• _TASKS TO PERFORM_
- a) Reproduce the text from the habeas passage, starting at "We have been" and ending at "the district court.".
- b) Answer these questions from the habeas passage:
(i) Which case is cited for the point that district courts have broad discretion in selecting habeas remedies?
(ii) What remedy did the district court order?
(iii) Which two areas of law does the passage say the panel is mucking up?

• _SELECTED PASSAGE_
We have been told that district courts have broad discretion in selecting habeas remedies, Hilton v. Braunskill, 481 U.S. 770, 775, 107 S.Ct. 2113, 95 L.Ed.2d 724 (1987), so that should have been the end of it. But a panel of our court knows better; it holds that the district court abused its discretion by ordering mere resentencing. Op. 426. In the panel’s estimation, nothing short of vacating Johnson’s guilty plea will do. Id. at 426-28. Not only does this make mincemeat of the Supreme Court’s firm instruction that the choice of habeas remedy rests with the district court; it also tramples several established procedural rules, mucking up our law on exhaustion of remedies and amendment of habeas petitions. There certainly was abuse of discretion in this case, but it was committed by our panel, not the district court.

(Image-caption web data)

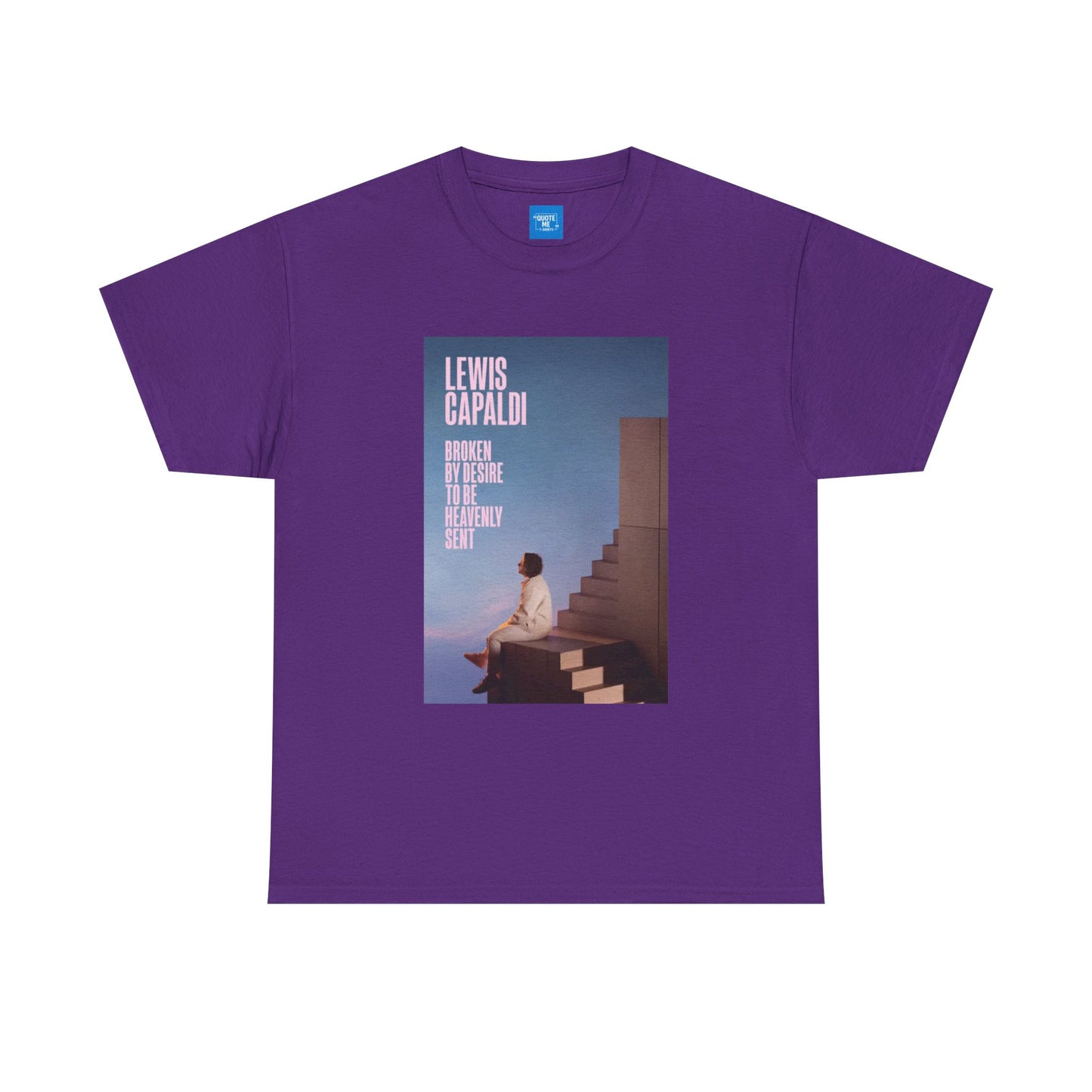 Lewis Capaldi Broken Desire T-Shirt, Unisex Heavy Cotton Tee, Music Fan Gift, Graphic Tee, Concert Merch, Vintage Style Shirt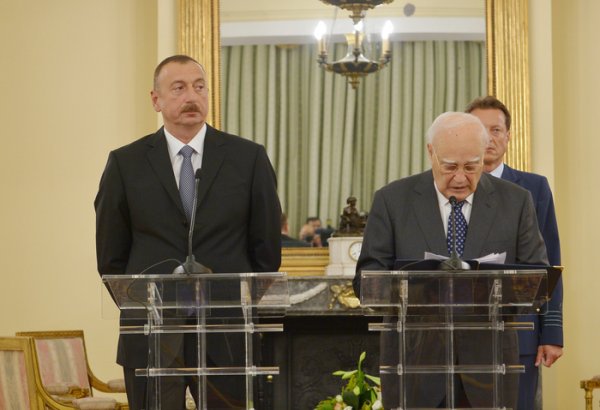 Karolos Papulyas: Yunanıstan ilə Azərbaycan arasında gözəl əməkdaşlıq yeni üfüqlər açır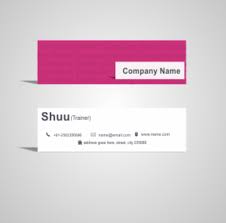 Name should be 1 pt. Mini Business Cards Pw5035 Size Dimension 1 8 1 Inches Rs 1 2 Piece Id 16904173655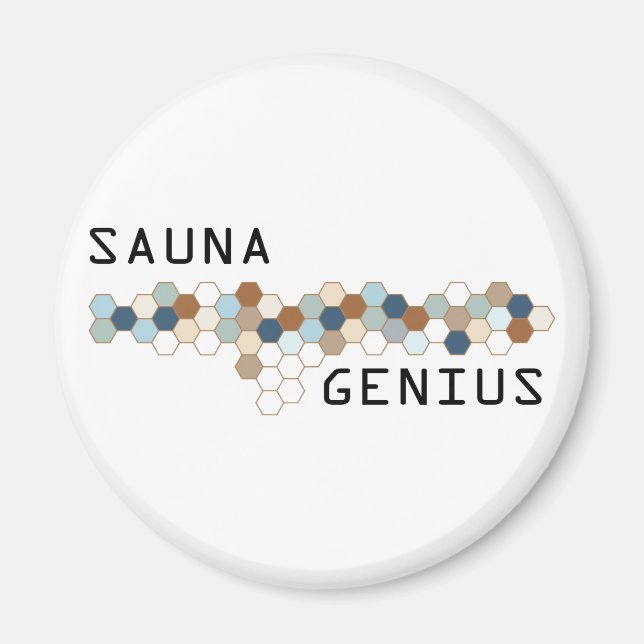 Imã Sauna Genius (Frente)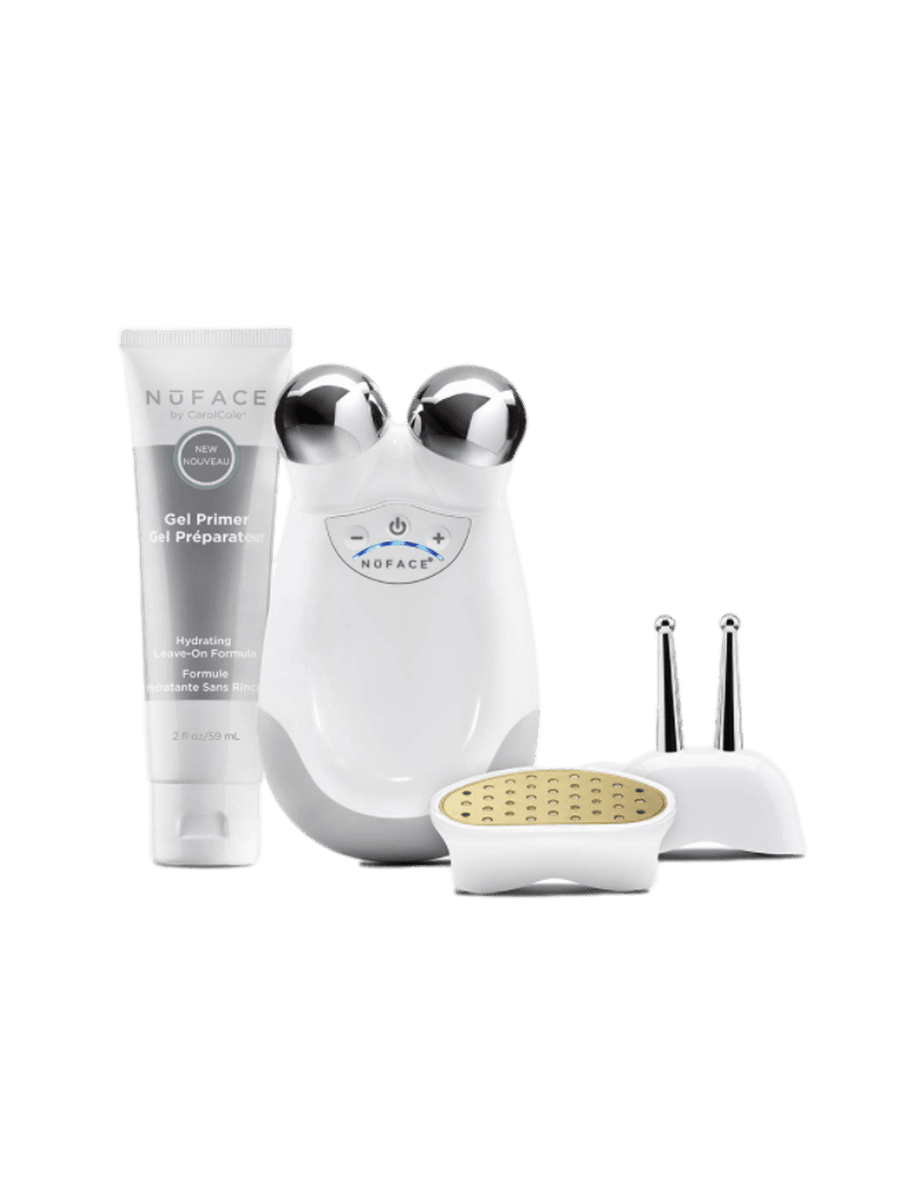 NuFACE Trinity Complete Facial Toning Kit with attachments (335 AMP) Default Title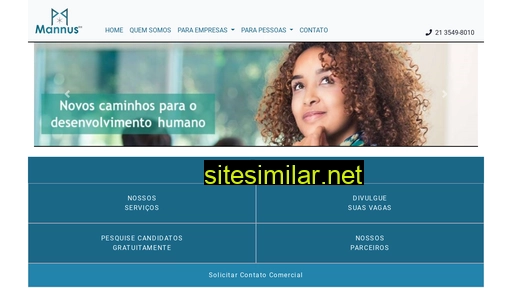 mannusrh.com.br alternative sites
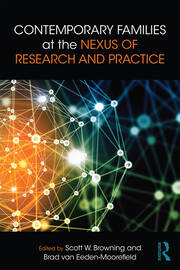 Contemporary Families at the Nexus of Research and Practice book cover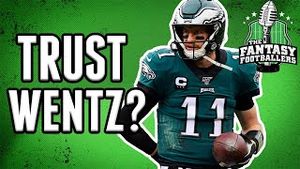 Video post by @thefantasyfootballers on YouTube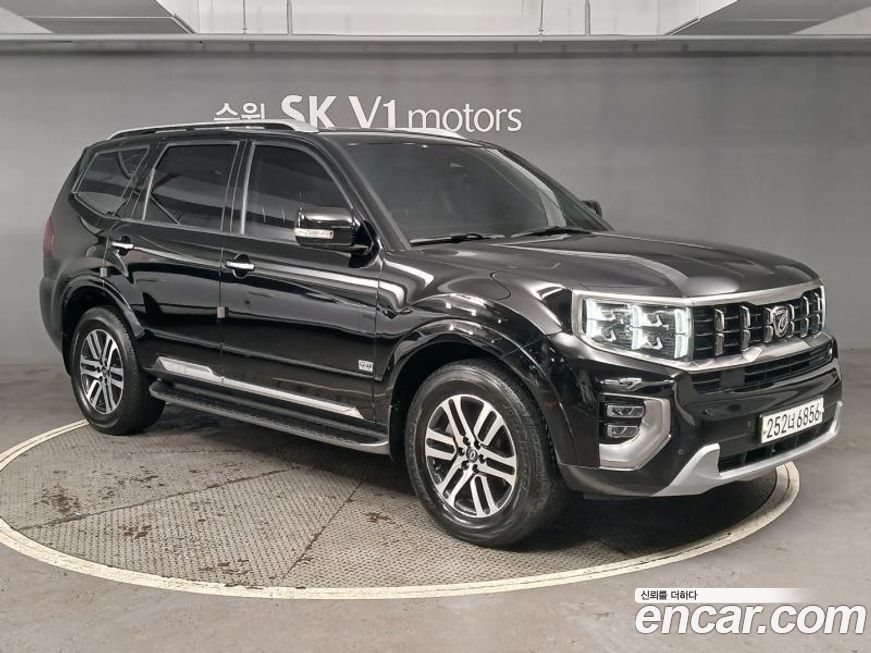 Kia Mohave 2020
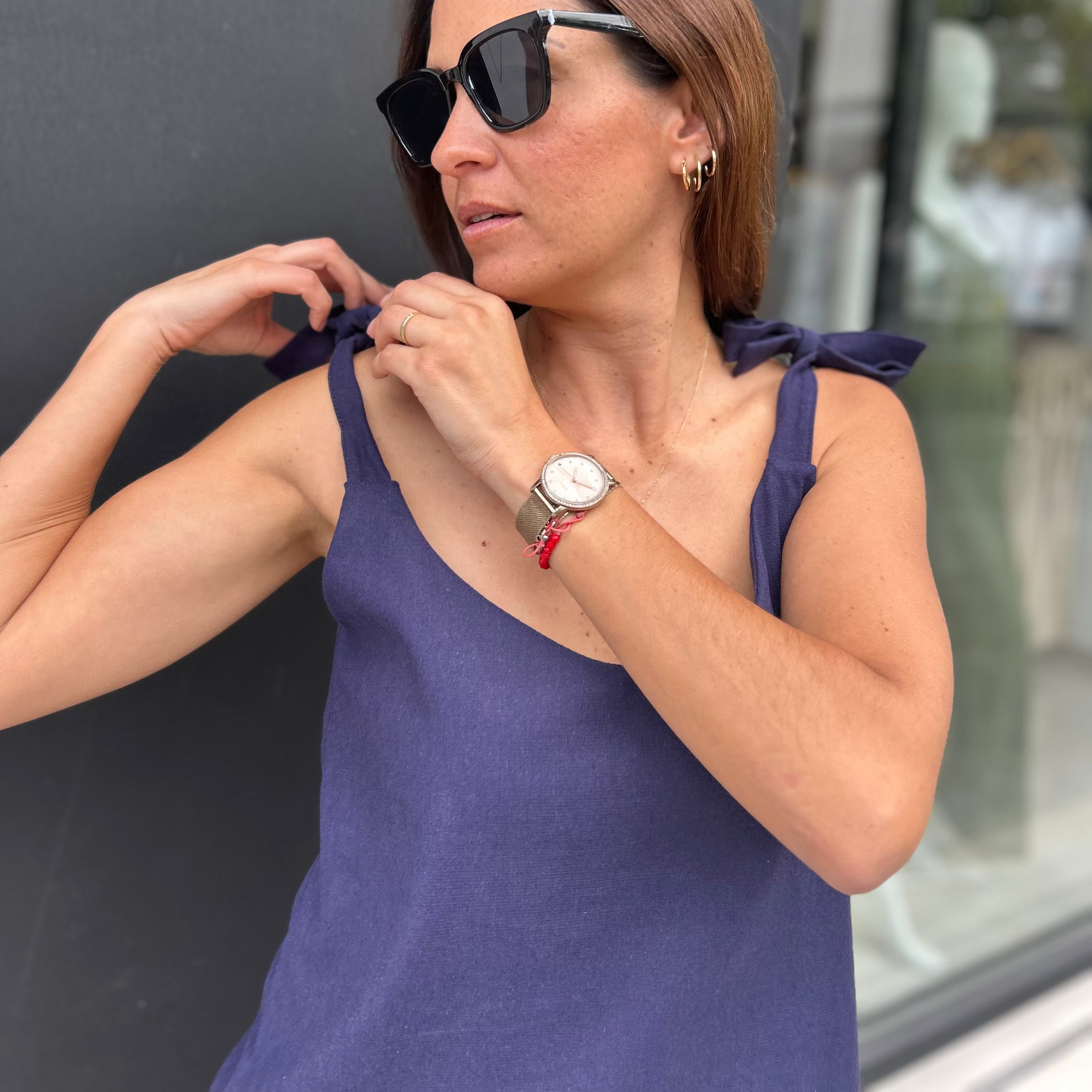Camisa LOLA Azul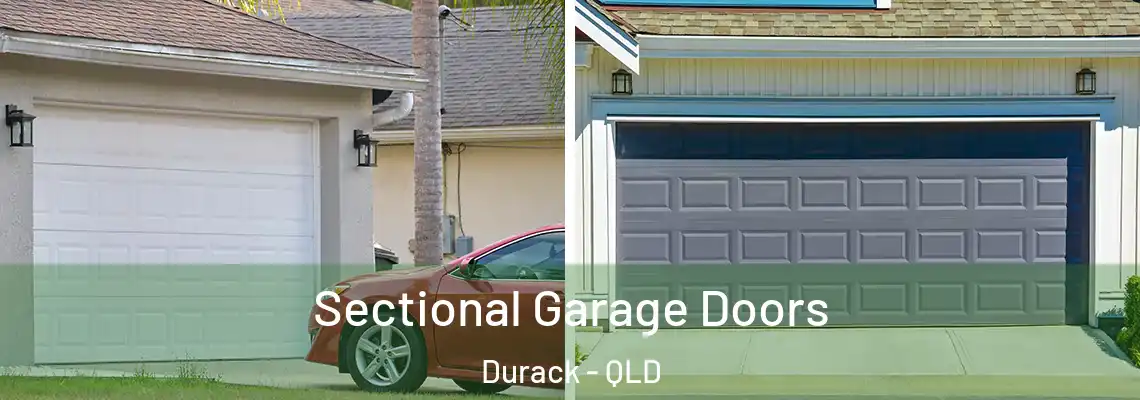 Sectional Garage Doors Durack - QLD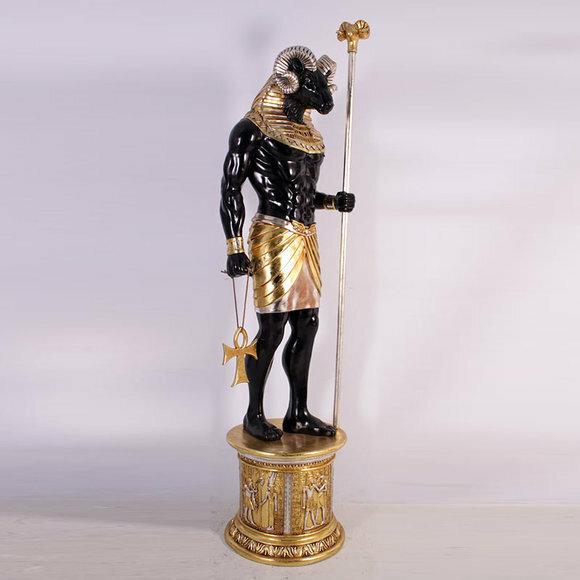 Ägypten Dekoration Figur Statue Skulptur 250cm Figuren Statuen Skulpturen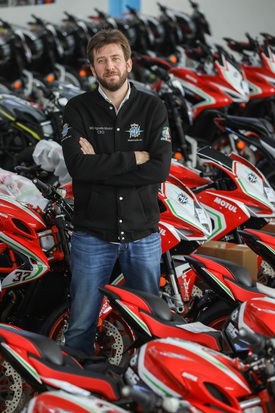 Timur Sardarov. CEO MV Agusta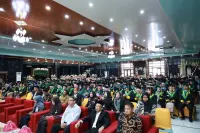 Andi Utta Dorong Ratusan Wisudawan STAI Al-Gazali Bulukumba Jadi Inovator Pencipta Lapangan Kerja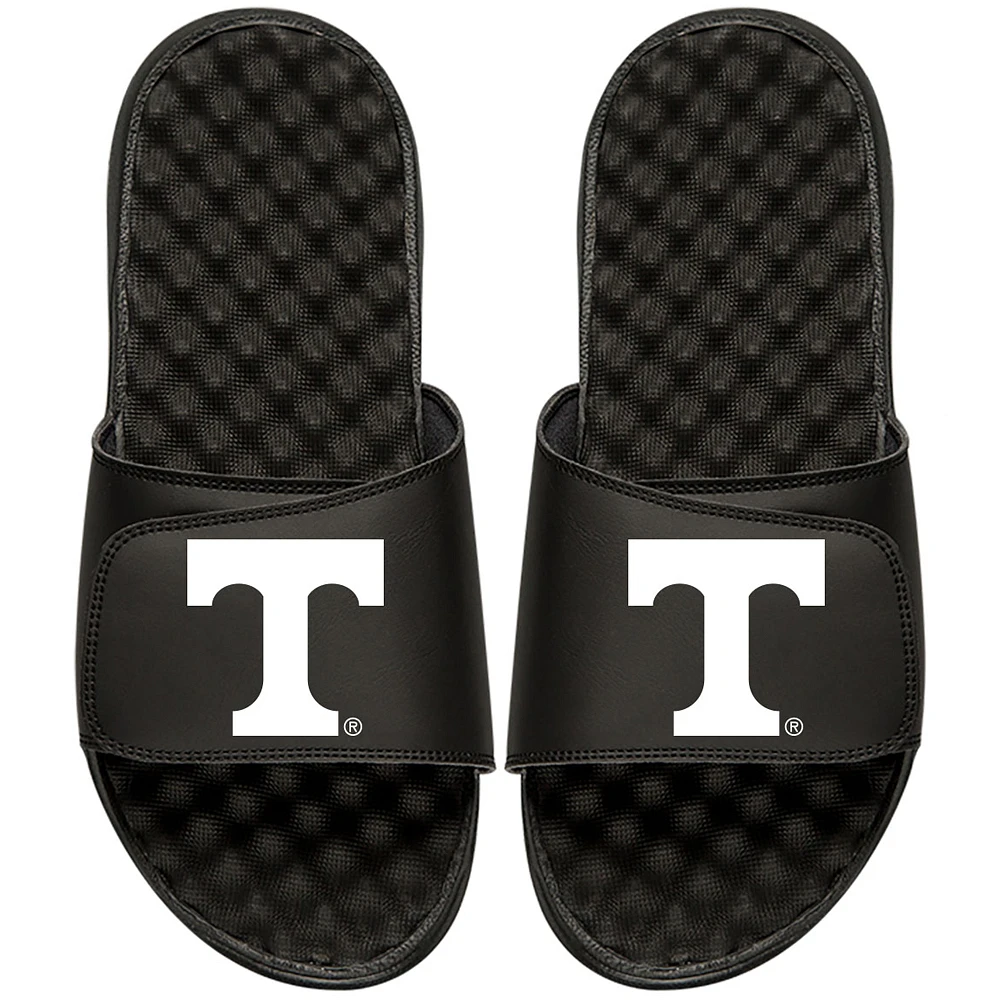 Youth ISlide Black Tennessee Volunteers Primary Logo Slide Sandals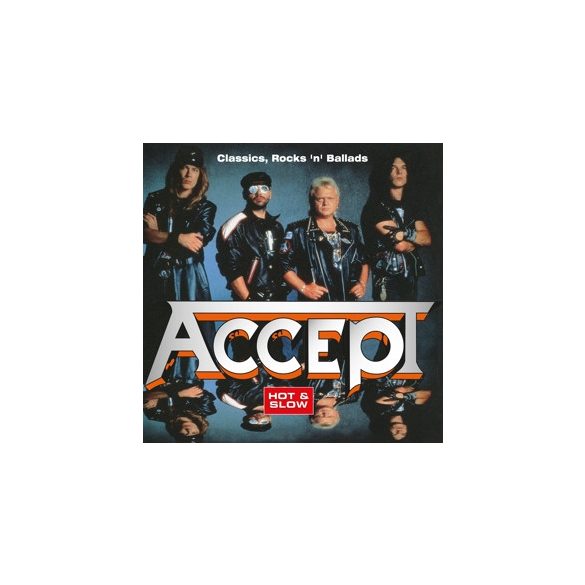 ACCEPT - Hot & Slow / limitált színes vinyl bakelit / 2xLP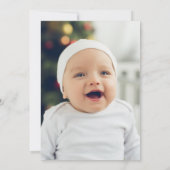 Unser kleiner Firecracker macht einen Patrioten Einladung (Rückseite)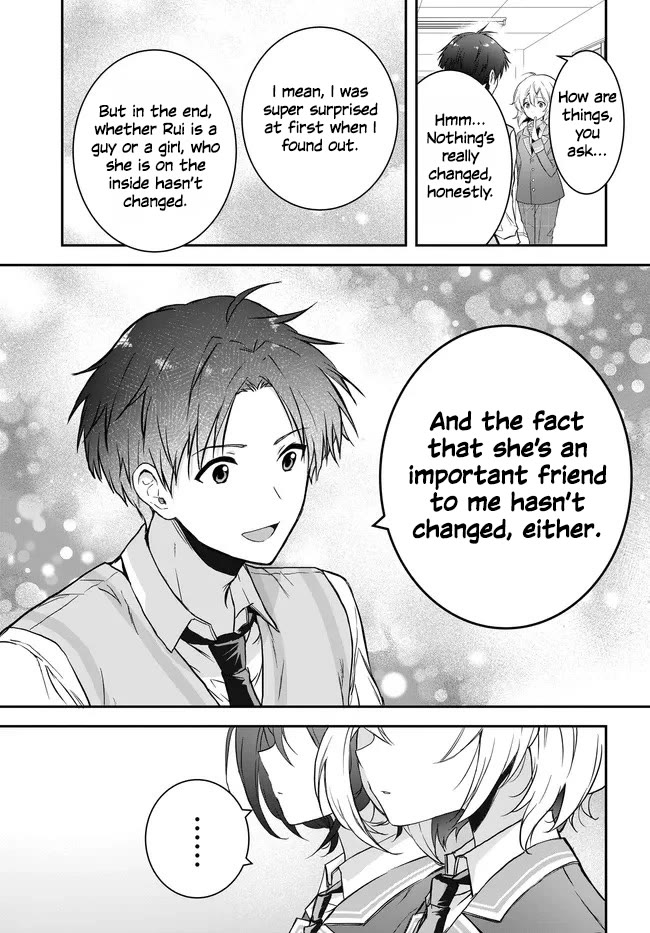 I Thought I'd Be Popular in a World Where Chastity is Reversed. Chapter 4 page 15 - Chapter 4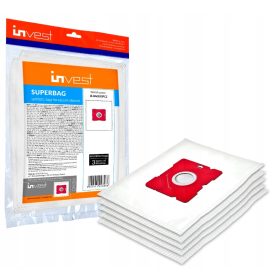  Szintetikus porszívótáska IZ-BAG05SPCZ-1 10 db.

• _ANSWERS GIVEN_
- a)
We have been told that district courts have broad discretion in selecting habeas remedies, Hilton v. Braunskill, 481 U.S. 770, 775, 107 S.Ct. 2113, 95 L.Ed.2d 724 (1987), so that should have been the end of it. But a panel of our court knows better; it holds that the district court abused its discretion by ordering mere resentencing. Op. 426. In the panel’s estimation, nothing short of vacating Johnson’s guilty plea will do. Id. at 426-28. Not only does this make mincemeat of the Supreme Court’s firm instruction that the choice of habeas remedy rests with the district court; it also tramples several established procedural rules, mucking up our law on exhaustion of remedies and amendment of habeas petitions. There certainly was abuse of discretion in this case, but it was committed by our panel, not the district court.

- b)
(i) Hilton v. Braunskill, 481 U.S. 770 (1987)
(ii) Resentencing
(iii) Exhaustion of remedies and amendment of habeas petitions